I called the normal support number for my landline account 1 800 288 2020. I orginally called to shut off landline phone and switch to some type of dsl. Was suprised to hear uverse was available. Haven't seen any comercials, flyers etc. Even though they did try to get me to buy the TV service they never said it was a requirement for high speed internet. Only caveat was that I had to shut off my current dsl (earthlink) for 10 days before I could sign-up. Its killing me to wait another 2 weeks but I'll survive with my using my cell phone as a modem. There was also an installation fee of $95 but no other catches.


----------



## Greg Alsobrook (Apr 2, 2007)

well... i did find a list of current locations... don't remember seeing this last time i was on the site... oh well though, no love for memphis 

https://uma.att.com/general/46-AMSS-X-X-IFRAME.html


----------



## Greg Alsobrook (Apr 2, 2007)

when the guy from at&t did my dsl instal several months back, i remember him saying something about a 10-12 mbps service that could be coming to memphis soon... and he said it was over copper... wonder if there's any truth to that...


----------



## mitchd (Feb 24, 2003)

Uverse still uses copper, so it could be true. They're just using a higher bitrate ADSL standard between a VRAD in your neighborhood and equipment in your home. I think the total connection is something like 30-40ish mbps, some for data, the rest for video.

I haven't followed it too closely, so double check anything I say. They said early on that there would be no chance of opting out of the video services and using the entire connection for data, so I stopped paying attention.

I have some horrible reviews, though. One thing that would probably hurt readers here pretty bad is that it can only support one (heavily compressed) HD feed.

The uverse forums over at dslreports is probably a great place for info: link


----------



## Greg Alsobrook (Apr 2, 2007)

thanks for the info & link mitchd!


----------



## tcusta00 (Dec 31, 2007)

dslreports also has a cool map feature to see where U-Verse or Fios is currently up and where it will be installed.

http://www.dslreports.com/gmaps/uverse


----------
•••••
▶ _Task item_:
Write out everything in the U-verse thread from "well... i did" down to "truth to that...", word for word. Rely only on the forum thread about U-verse.

▶ _Provided material_:
•••••
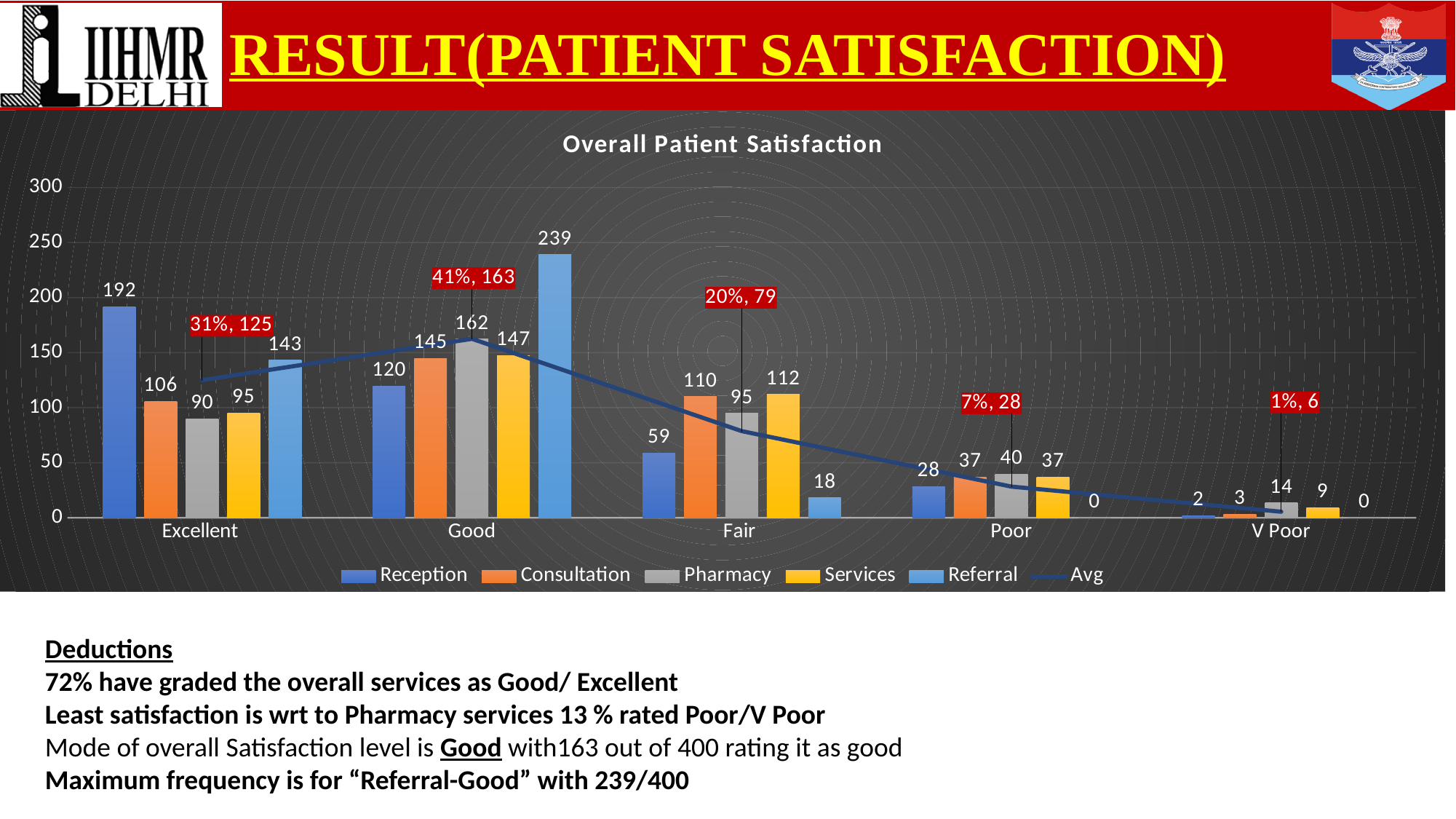
What is the value for Reception in the Excellent category? 192 What is the difference between the Referral value and the Reception value in the Good category? 119 What is the value for Pharmacy in the V Poor category? 14 Does the Avg line rise or fall from Good to V Poor? Fall Which is larger in the Excellent category: Consultation or Pharmacy? Consultation What is the Avg data label shown for the Fair category? 20%, 79 How many categories are shown on the x axis? 5 What is the title of the chart? Overall Patient Satisfaction Which series has the lowest value in the Fair category? Referral Which series has the highest value in the Good category? Referral What is the value for Referral in the Good category? 239 How many series does the legend list? 6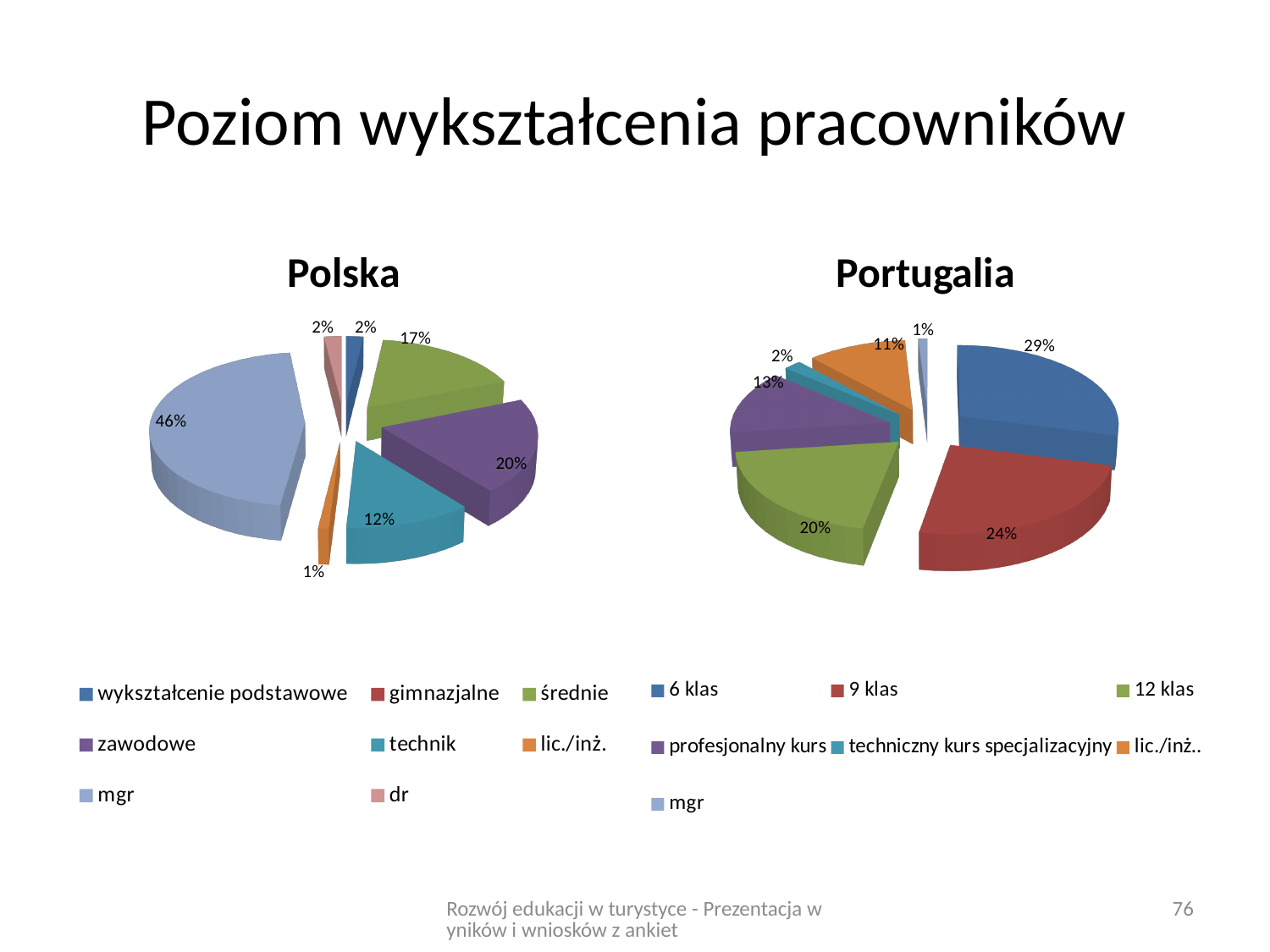
In the Portugalia chart, what share is shown for 6 klas? 29% In the Portugalia chart, which category has the largest share? 6 klas In the Polska chart, what percentage is shown for technik? 12% In the Polska chart, which education level has the largest share? mgr How many entries does the legend of the Portugalia chart list? 7 What type of chart is used for Polska? Pie chart In the Portugalia chart, which category has the smallest share? mgr In the Polska chart, what is the difference between the zawodowe and średnie shares? 3% In the Portugalia chart, what percentage is shown for profesjonalny kurs? 13% In the Polska chart, which education level has the smallest labelled share? lic./inż. In the Polska chart, what share of employees have mgr education? 46% In the Portugalia chart, which is larger: 9 klas or 12 klas? 9 klas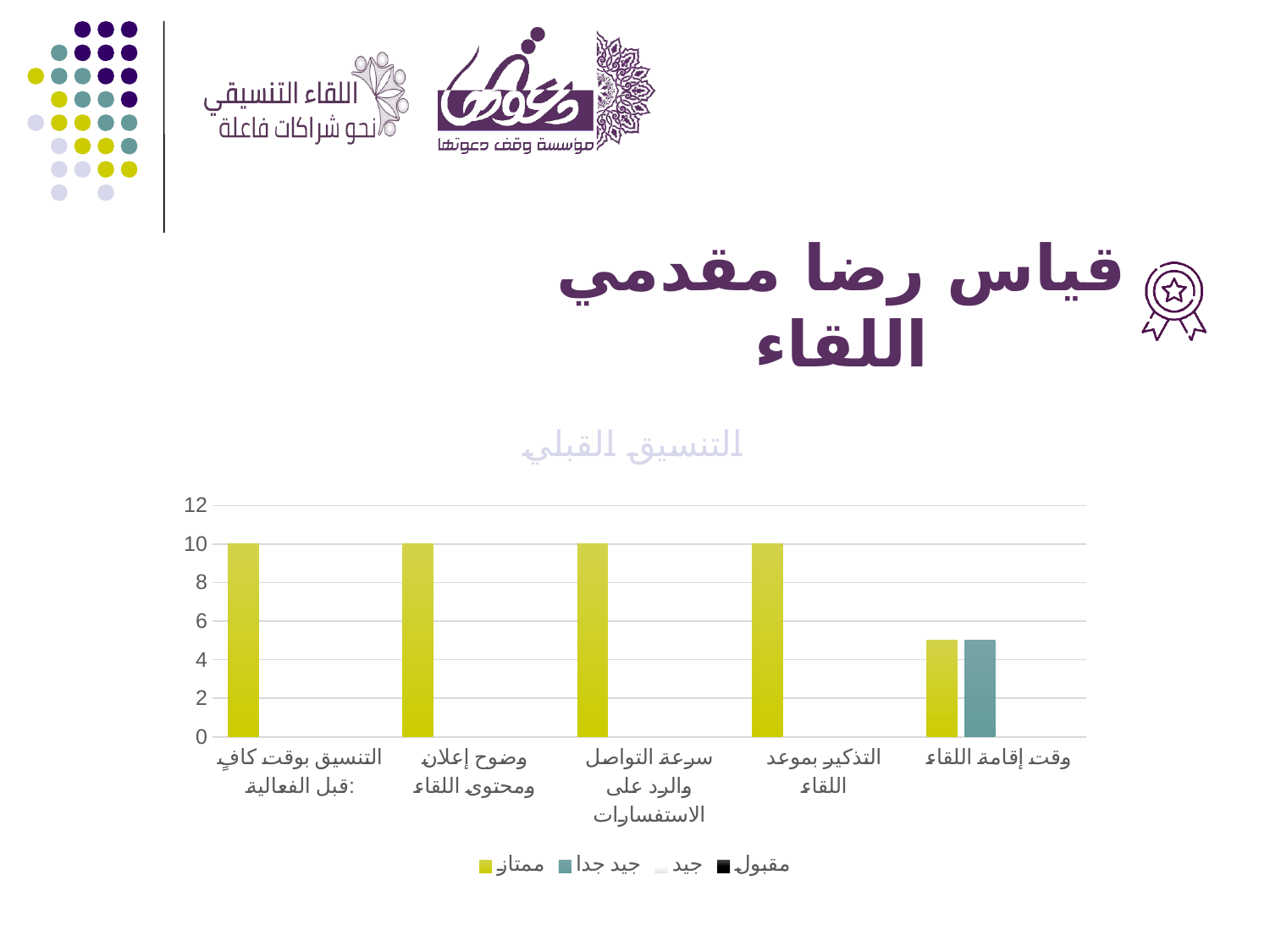
What kind of chart is shown on the slide? bar chart How many series does the chart legend list? 4 What is the value of ممتاز for التذكير بموعد اللقاء? 10 Which category has the lowest value for ممتاز? وقت إقامة اللقاء Is the value of ممتاز for وقت إقامة اللقاء greater or less than 8? less What is the value of ممتاز for وضوح إعلان ومحتوى اللقاء? 10 Which is larger: the ممتاز value for التنسيق بوقت كافٍ قبل الفعالية or the ممتاز value for وقت إقامة اللقاء? التنسيق بوقت كافٍ قبل الفعالية How many categories are shown on the x axis of the chart? 5 What is the value of ممتاز for سرعة التواصل والرد على الاستفسارات? 10 Is the value of جيد جدا for وقت إقامة اللقاء greater or less than 4? greater What is the title of the chart? التنسيق القبلي Which category is the only one with a visible جيد جدا bar? وقت إقامة اللقاء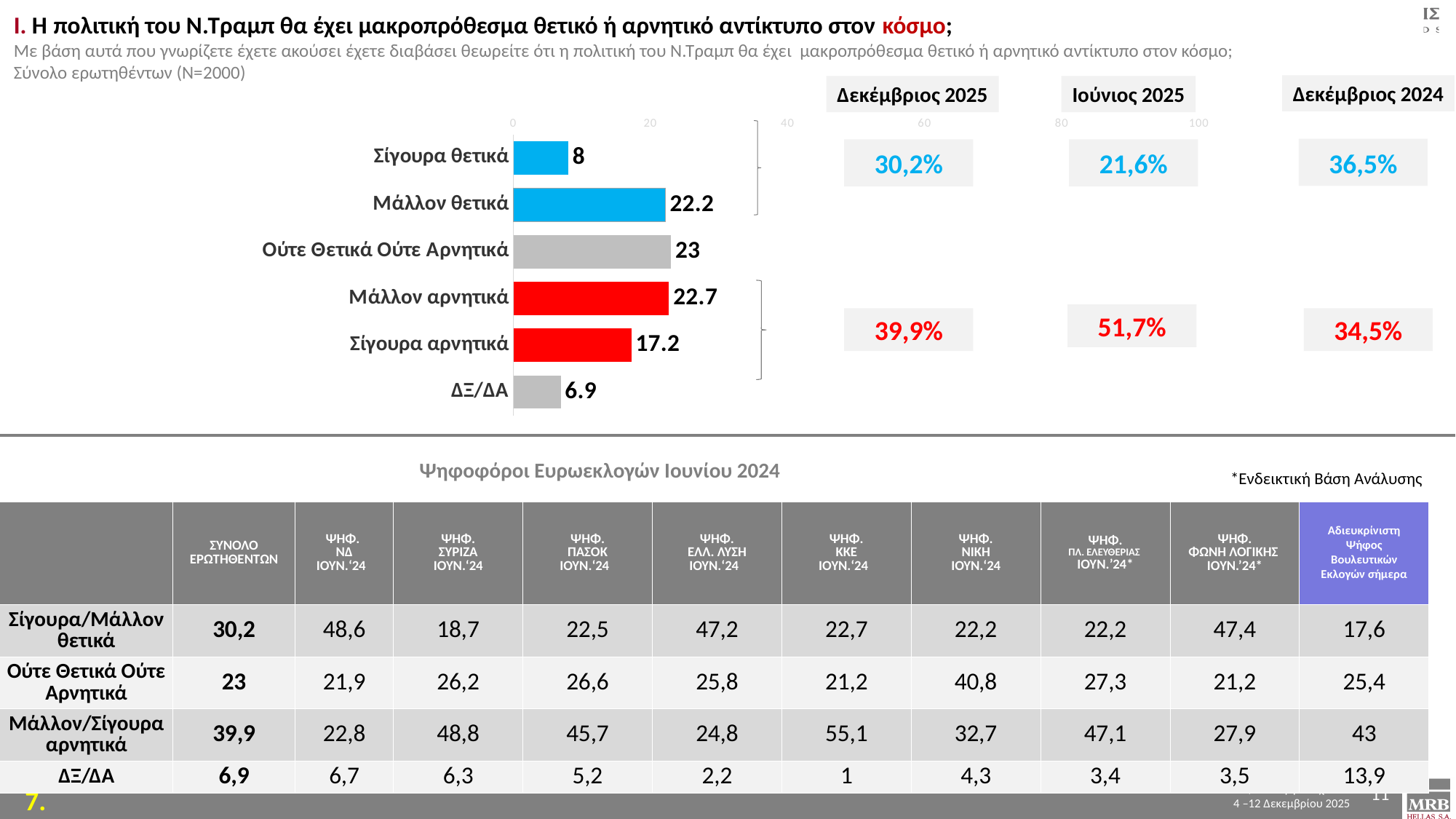
What is the value for Μάλλον αρνητικά in the bar chart? 22.7 What is the value for Ούτε Θετικά Ούτε Αρνητικά in the bar chart? 23 What is the value for Σίγουρα θετικά in the bar chart? 8 What kind of chart is shown on the slide? bar chart Which category has the highest value in the bar chart? Ούτε Θετικά Ούτε Αρνητικά What is the value for Σίγουρα αρνητικά in the bar chart? 17.2 Which is larger in the bar chart: Σίγουρα θετικά or Σίγουρα αρνητικά? Σίγουρα αρνητικά What is the value for ΔΞ/ΔΑ in the bar chart? 6.9 Which category has the lowest value in the bar chart? ΔΞ/ΔΑ What is the value for Μάλλον θετικά in the bar chart? 22.2 How many categories are shown in the bar chart? 6 What is the difference between the values for Μάλλον αρνητικά and Σίγουρα αρνητικά in the bar chart? 5.5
•••••
▶ _Result of the exercise_:
well... i did find a list of current locations... don't remember seeing this last time i was on the site... oh well though, no love for memphis 

https://uma.att.com/general/46-AMSS-X-X-IFRAME.html


----------



## Greg Alsobrook (Apr 2, 2007)

when the guy from at&t did my dsl instal several months back, i remember him saying something about a 10-12 mbps service that could be coming to memphis soon... and he said it was over copper... wonder if there's any truth to that...